▸ Assigned task:
Every entry must be repeated exactly. Exclude all pictures.

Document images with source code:
--------------------------------------------------
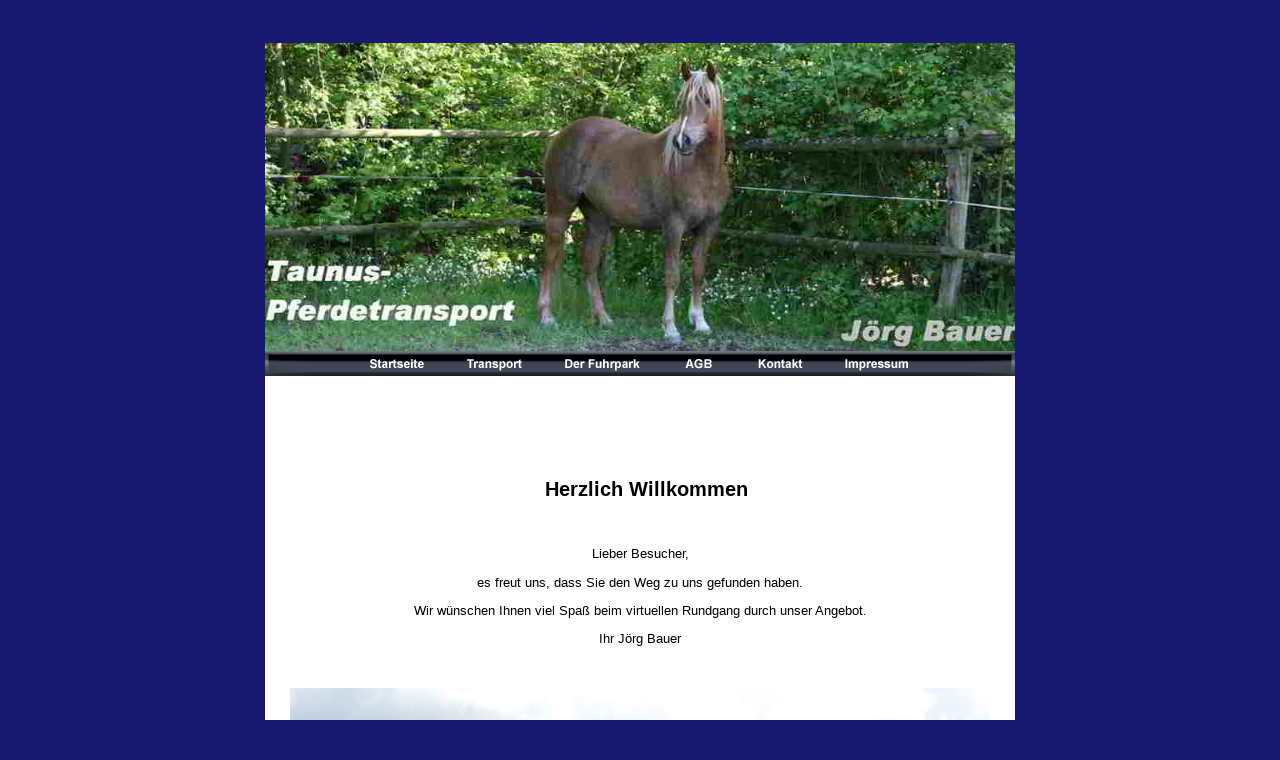

--- FILE ---
content_type: text/html; charset=UTF-8
request_url: http://taunus-pferdetransport.de/
body_size: 1288
content:
<!DOCTYPE html PUBLIC "-//W3C//DTD XHTML 1.0 Transitional//EN" "http://www.w3.org/TR/xhtml1/DTD/xhtml1-transitional.dtd">
<html xmlns="http://www.w3.org/1999/xhtml">
<head>
<meta http-equiv="Content-Type" content="text/html; charset=utf-8" />
<title>Taunus Pferdetransport - Jörg Bauer - 61273 Wehrheim</title>
<style type="text/css">
<!--
body {
	background-color: #191970;
}
body,td,th {
	font-family: Arial, Helvetica, sans-serif;
	font-size: 10pt;
}
.tableframe_outline {
	border: 1px solid #191970;
}
-->
</style>
</head>

<body>
<div align="center">
    <p>&nbsp;</p>
    <table width="750" border="0" cellpadding="0" cellspacing="0" class="tableframe_outline">
      <tr>
        <td><img src="gfx/header.jpg" width="750" height="308" /></td>
      </tr>
      <tr>
        <td><img src="gfx/navi.jpg" width="750" height="25" border="0" usemap="#Map" /></td>
      </tr>
      <tr>
        <td valign="top" bgcolor="#FFFFFF"><table width="100%" border="0" cellpadding="5">
          <tr>
            <td><!DOCTYPE html PUBLIC "-//W3C//DTD XHTML 1.0 Transitional//EN" "http://www.w3.org/TR/xhtml1/DTD/xhtml1-transitional.dtd">
<html xmlns="http://www.w3.org/1999/xhtml">
<head>
<meta http-equiv="Content-Type" content="text/html; charset=utf-8" />
<title>Unbenanntes Dokument</title>
</head>

<body leftmargin="0">
<h2 align=center><font color="#FF0000"><i>&nbsp;</i></font></h2>
<h2 align=center>&nbsp;</h2>
<h2 align=center><font color="#FF0000"><i>&nbsp; </i></font>Herzlich Willkommen</h2>
<p align=center>&nbsp;</p>
<p align=center>Lieber  Besucher, </p>
  
   
  
<p align=center>es freut uns, dass Sie den Weg zu uns gefunden haben. </p>
  
   
  
<p align=center>Wir  wünschen Ihnen viel Spaß beim virtuellen Rundgang durch unser Angebot. </p>
  
   
  
<p align=center> Ihr Jörg Bauer</p>
  
   
  
<p align=center> &nbsp;</p>
  
   
  
<p align="center"><img src="../gfx/atego.jpg" alt="" width="700" height="400" /></p>
</body>
</html></td>
          </tr>
        </table>
</td>
      </tr>
      <tr>
        <td><img src="gfx/footer.jpg" width="750" height="25" /></td>
      </tr>
    </table>
</div>
<div></div>

<map name="Map" id="Map">
  <area shape="rect" coords="101,5,161,21" href="index.php" target="_top" alt="Zur Startseite" />
<area shape="rect" coords="198,5,259,22" href="index.php?page=01" target="_top" alt="Transport" />
<area shape="rect" coords="297,4,378,21" href="index.php?page=02" target="_top" alt="Der Fuhrpark" />
<area shape="rect" coords="417,5,449,20" href="index.php?page=04" target="_top" alt="Unsere AGB" />
<area shape="rect" coords="488,5,538,19" href="index.php?page=05" target="_top" alt="Kontakt" />
<area shape="rect" coords="578,6,646,21" href="index.php?page=06" target="_top" alt="Impressum" />
</map><script type="text/javascript">
var gaJsHost = (("https:" == document.location.protocol) ? "https://ssl." : "http://www.");
document.write(unescape("%3Cscript src='" + gaJsHost + "google-analytics.com/ga.js' type='text/javascript'%3E%3C/script%3E"));
</script>
<script type="text/javascript">
try {
var pageTracker = _gat._getTracker("UA-6659584-1");
pageTracker._trackPageview();
} catch(err) {}</script></body>
</html>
--------------------------------------------------
▸ Solved problem:
--- FILE ---
content_type: text/html; charset=UTF-8
request_url: http://taunus-pferdetransport.de/
body_size: 1288
content:
<!DOCTYPE html PUBLIC "-//W3C//DTD XHTML 1.0 Transitional//EN" "http://www.w3.org/TR/xhtml1/DTD/xhtml1-transitional.dtd">
<html xmlns="http://www.w3.org/1999/xhtml">
<head>
<meta http-equiv="Content-Type" content="text/html; charset=utf-8" />
<title>Taunus Pferdetransport - Jörg Bauer - 61273 Wehrheim</title>
<style type="text/css">
<!--
body {
	background-color: #191970;
}
body,td,th {
	font-family: Arial, Helvetica, sans-serif;
	font-size: 10pt;
}
.tableframe_outline {
	border: 1px solid #191970;
}
-->
</style>
</head>

<body>
<div align="center">
    <p>&nbsp;</p>
    <table width="750" border="0" cellpadding="0" cellspacing="0" class="tableframe_outline">
      <tr>
        <td><img src="gfx/header.jpg" width="750" height="308" /></td>
      </tr>
      <tr>
        <td><img src="gfx/navi.jpg" width="750" height="25" border="0" usemap="#Map" /></td>
      </tr>
      <tr>
        <td valign="top" bgcolor="#FFFFFF"><table width="100%" border="0" cellpadding="5">
          <tr>
            <td><!DOCTYPE html PUBLIC "-//W3C//DTD XHTML 1.0 Transitional//EN" "http://www.w3.org/TR/xhtml1/DTD/xhtml1-transitional.dtd">
<html xmlns="http://www.w3.org/1999/xhtml">
<head>
<meta http-equiv="Content-Type" content="text/html; charset=utf-8" />
<title>Unbenanntes Dokument</title>
</head>

<body leftmargin="0">
<h2 align=center><font color="#FF0000"><i>&nbsp;</i></font></h2>
<h2 align=center>&nbsp;</h2>
<h2 align=center><font color="#FF0000"><i>&nbsp; </i></font>Herzlich Willkommen</h2>
<p align=center>&nbsp;</p>
<p align=center>Lieber  Besucher, </p>
  
   
  
<p align=center>es freut uns, dass Sie den Weg zu uns gefunden haben. </p>
  
   
  
<p align=center>Wir  wünschen Ihnen viel Spaß beim virtuellen Rundgang durch unser Angebot. </p>
  
   
  
<p align=center> Ihr Jörg Bauer</p>
  
   
  
<p align=center> &nbsp;</p>
  
   
  
<p align="center"><img src="../gfx/atego.jpg" alt="" width="700" height="400" /></p>
</body>
</html></td>
          </tr>
        </table>
</td>
      </tr>
      <tr>
        <td><img src="gfx/footer.jpg" width="750" height="25" /></td>
      </tr>
    </table>
</div>
<div></div>

<map name="Map" id="Map">
  <area shape="rect" coords="101,5,161,21" href="index.php" target="_top" alt="Zur Startseite" />
<area shape="rect" coords="198,5,259,22" href="index.php?page=01" target="_top" alt="Transport" />
<area shape="rect" coords="297,4,378,21" href="index.php?page=02" target="_top" alt="Der Fuhrpark" />
<area shape="rect" coords="417,5,449,20" href="index.php?page=04" target="_top" alt="Unsere AGB" />
<area shape="rect" coords="488,5,538,19" href="index.php?page=05" target="_top" alt="Kontakt" />
<area shape="rect" coords="578,6,646,21" href="index.php?page=06" target="_top" alt="Impressum" />
</map><script type="text/javascript">
var gaJsHost = (("https:" == document.location.protocol) ? "https://ssl." : "http://www.");
document.write(unescape("%3Cscript src='" + gaJsHost + "google-analytics.com/ga.js' type='text/javascript'%3E%3C/script%3E"));
</script>
<script type="text/javascript">
try {
var pageTracker = _gat._getTracker("UA-6659584-1");
pageTracker._trackPageview();
} catch(err) {}</script></body>
</html>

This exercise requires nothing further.